Le besoin de souveraineté numérique, qui serait a minima européenne, est une prise de conscience qui différencie un peu le royaume espagnol de la France où lors de l’audition d’Eric Lombard sur la commande publique, en juin 2025, l’intéressé ne semblait pas en comprendre tous les enjeux malgré l’insistance répétée des sénateurs Simon Uzenat et Danny Wattebled.
Même transparence sur le point de l’environnement : il n’est pas omis que l’IA elle-même consomme beaucoup de ressources en électricité et en eau. L’IA accélère également l’obsolescence des équipements informatiques pour lesquels il faut par conséquent prévoir la gestion des déchets et/ou le recyclage. L’élan d’optimisme jaillit alors et en gras dans le texte :
« Sea como fuere, todo apunta a que estos costes se verán superados por las ganancias de eficiencia que nos brindará la IA, y que su aportación a la lucha medioambiental será positiva. » (p. 37)

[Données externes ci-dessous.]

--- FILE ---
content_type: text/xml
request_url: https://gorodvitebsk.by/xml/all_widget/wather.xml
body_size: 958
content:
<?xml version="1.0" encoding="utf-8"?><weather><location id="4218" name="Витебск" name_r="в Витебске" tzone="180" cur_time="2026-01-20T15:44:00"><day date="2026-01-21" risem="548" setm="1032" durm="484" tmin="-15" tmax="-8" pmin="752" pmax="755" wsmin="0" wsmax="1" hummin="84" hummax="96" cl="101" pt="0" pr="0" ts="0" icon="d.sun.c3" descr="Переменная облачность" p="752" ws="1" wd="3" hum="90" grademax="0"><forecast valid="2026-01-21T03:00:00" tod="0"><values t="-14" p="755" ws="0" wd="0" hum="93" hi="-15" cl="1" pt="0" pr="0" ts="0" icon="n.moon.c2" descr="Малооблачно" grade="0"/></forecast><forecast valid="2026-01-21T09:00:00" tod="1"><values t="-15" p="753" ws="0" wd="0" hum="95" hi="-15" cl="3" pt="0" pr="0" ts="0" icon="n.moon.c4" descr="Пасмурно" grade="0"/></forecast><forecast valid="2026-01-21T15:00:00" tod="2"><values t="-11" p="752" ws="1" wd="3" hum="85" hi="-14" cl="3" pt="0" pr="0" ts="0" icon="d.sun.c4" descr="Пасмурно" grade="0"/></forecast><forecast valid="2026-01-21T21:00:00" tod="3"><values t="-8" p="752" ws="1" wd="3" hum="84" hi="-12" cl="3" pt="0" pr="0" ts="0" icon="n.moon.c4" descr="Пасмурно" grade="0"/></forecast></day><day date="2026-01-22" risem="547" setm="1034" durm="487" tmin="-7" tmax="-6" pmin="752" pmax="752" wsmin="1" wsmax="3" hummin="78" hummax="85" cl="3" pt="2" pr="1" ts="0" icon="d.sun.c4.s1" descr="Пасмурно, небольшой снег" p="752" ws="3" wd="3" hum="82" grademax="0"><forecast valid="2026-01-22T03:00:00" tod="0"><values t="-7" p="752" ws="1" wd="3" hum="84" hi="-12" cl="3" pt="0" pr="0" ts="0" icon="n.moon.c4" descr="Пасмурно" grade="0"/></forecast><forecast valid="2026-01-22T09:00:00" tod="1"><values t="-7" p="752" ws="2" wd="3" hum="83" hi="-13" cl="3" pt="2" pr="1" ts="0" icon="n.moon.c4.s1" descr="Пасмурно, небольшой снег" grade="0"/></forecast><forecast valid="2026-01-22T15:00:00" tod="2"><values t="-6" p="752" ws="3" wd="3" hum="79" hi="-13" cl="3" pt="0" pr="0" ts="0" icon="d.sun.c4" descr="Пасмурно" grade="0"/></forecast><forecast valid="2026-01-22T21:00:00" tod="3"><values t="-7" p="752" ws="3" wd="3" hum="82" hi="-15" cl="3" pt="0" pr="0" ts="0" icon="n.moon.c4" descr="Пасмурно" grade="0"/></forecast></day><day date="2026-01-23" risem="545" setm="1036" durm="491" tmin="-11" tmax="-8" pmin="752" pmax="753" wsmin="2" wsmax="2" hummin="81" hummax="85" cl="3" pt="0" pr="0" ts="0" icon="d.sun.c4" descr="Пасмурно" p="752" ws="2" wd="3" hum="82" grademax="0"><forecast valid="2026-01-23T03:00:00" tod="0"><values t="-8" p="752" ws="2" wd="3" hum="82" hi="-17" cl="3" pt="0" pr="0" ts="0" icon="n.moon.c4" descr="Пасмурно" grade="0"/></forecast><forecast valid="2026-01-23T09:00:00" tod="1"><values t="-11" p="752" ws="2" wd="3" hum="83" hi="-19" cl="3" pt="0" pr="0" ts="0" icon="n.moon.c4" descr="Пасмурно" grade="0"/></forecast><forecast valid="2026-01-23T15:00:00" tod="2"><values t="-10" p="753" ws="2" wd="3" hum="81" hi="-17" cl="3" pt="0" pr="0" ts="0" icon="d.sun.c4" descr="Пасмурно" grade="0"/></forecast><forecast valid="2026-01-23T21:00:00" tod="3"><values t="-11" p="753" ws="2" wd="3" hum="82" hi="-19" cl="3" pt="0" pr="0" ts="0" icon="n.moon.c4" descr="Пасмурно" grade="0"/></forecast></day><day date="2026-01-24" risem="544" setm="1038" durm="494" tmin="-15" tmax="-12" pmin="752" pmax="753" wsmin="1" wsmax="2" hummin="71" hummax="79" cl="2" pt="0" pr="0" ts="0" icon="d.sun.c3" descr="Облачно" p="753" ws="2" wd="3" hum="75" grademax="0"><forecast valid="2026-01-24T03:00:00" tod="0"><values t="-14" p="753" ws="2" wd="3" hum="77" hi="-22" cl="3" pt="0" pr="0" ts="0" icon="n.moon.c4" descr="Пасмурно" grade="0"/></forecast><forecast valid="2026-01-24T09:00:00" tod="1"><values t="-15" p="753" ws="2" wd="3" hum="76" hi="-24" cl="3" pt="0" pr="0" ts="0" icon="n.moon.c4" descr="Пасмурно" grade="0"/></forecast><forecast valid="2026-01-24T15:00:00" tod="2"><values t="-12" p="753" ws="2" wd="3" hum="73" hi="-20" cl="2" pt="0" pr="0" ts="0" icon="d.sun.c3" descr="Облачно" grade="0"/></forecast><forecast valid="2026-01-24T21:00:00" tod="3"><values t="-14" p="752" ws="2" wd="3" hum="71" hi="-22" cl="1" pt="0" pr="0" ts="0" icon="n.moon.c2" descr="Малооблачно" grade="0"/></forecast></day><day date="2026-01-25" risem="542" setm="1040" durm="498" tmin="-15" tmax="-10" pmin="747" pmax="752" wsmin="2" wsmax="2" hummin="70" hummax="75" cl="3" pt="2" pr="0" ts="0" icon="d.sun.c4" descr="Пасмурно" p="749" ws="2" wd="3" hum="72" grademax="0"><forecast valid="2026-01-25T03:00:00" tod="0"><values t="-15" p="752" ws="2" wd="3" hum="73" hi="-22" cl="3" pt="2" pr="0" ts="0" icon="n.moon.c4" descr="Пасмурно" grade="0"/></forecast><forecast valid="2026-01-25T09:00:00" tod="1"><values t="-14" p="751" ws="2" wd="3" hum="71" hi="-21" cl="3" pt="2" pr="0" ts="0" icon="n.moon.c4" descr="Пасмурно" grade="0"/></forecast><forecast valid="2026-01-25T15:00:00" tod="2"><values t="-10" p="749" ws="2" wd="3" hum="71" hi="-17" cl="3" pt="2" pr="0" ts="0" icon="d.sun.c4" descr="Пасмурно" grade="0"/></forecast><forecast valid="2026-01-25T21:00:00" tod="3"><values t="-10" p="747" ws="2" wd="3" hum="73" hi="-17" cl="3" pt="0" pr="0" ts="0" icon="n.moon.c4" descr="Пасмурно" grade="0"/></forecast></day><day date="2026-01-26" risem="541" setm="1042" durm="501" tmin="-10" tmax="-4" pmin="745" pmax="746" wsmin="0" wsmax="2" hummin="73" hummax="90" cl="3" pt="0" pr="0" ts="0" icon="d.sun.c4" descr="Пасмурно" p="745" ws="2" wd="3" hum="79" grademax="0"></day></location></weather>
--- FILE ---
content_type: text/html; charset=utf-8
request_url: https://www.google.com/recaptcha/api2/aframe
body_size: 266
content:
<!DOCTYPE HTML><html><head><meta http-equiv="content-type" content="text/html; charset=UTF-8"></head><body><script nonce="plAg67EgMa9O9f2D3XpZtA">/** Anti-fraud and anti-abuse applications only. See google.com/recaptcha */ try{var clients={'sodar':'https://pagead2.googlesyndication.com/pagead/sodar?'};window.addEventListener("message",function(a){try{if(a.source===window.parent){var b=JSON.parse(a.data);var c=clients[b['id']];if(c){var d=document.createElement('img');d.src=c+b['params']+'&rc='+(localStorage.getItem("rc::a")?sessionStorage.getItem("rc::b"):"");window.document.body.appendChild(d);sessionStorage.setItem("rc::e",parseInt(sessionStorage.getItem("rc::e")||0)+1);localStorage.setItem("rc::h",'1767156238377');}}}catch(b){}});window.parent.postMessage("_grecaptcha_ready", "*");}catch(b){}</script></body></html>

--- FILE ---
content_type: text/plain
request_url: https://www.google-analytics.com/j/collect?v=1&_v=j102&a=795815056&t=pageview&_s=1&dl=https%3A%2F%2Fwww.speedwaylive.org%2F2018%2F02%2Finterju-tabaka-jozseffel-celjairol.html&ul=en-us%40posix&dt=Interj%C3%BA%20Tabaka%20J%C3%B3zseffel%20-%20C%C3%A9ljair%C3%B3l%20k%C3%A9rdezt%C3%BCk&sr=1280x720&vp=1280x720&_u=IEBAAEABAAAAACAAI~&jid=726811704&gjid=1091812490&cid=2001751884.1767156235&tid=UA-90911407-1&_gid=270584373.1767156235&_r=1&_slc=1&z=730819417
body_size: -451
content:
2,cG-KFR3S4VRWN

[Traduction libre : Quoi qu’il en soit, tout porte à croire que ces coûts seront compensés par les gains d’efficacité que nous apportera l’IA et que sa contribution à la lutte environnementale sera positive.]
Concernant l’éducation, je note qu’elle sera conçue à l’aide de l’IA et non en dehors, comme le prédisent pour la France les auteurs de l’ouvrage Ne faites plus d’études ! Apprendre autrement à l’ère de l’IA (2025).
Le point sur les systèmes de sécurité et la défense est, paradoxalement, le moins fourni : seules 3 pages le présentent. Volonté réelle afin de ne pas tout divulguer ou manque d’informations ?
L’approche du dernier scénario, dans l’espoir de réduire les inégalités, peut paraître un brin utopique. Il ne suffit pas de mettre l’IA entre les mains d’une personne peu qualifiée pour la faire monter en compétence, tout comme on a pu le constater lorsque Internet est arrivé aux masses : 25 ans après, il existe toujours des inégalités d’accès et d’utilisation. Que fait-on des citoyens qui, pour une raison ou une autre, n’adopteront jamais l’IA ?
Cependant, il est notable que le document ne donne pas de faux espoirs sur les chances de réduction des inégalités ni sur le partage des richesses (p. 48) et affiche le doute quant à l’avenir des inégalités liées au genre, à la race ou à la classe sociale dans le contexte d’une adoption massive de l’IA (p. 48).
Pour terminer, j’aurais pu, oui, utiliser l’IA pour faire un résumé de ce document de 84 pages… lui-même indiqué comme ayant été en partie généré par l’IA :
« El texto y las imágenes de este proyecto se han realizado con la ayuda de una IA. »
J’ai pourtant préféré m’imprégner de l’entièreté du document afin d’en comprendre l’articulation d’une part et pour en extirper les « sous-textes », les connotations, d’autre part. Cela constitue aussi une information sur la stratégie adoptée, sur comment elle est transmise et à quel dessein.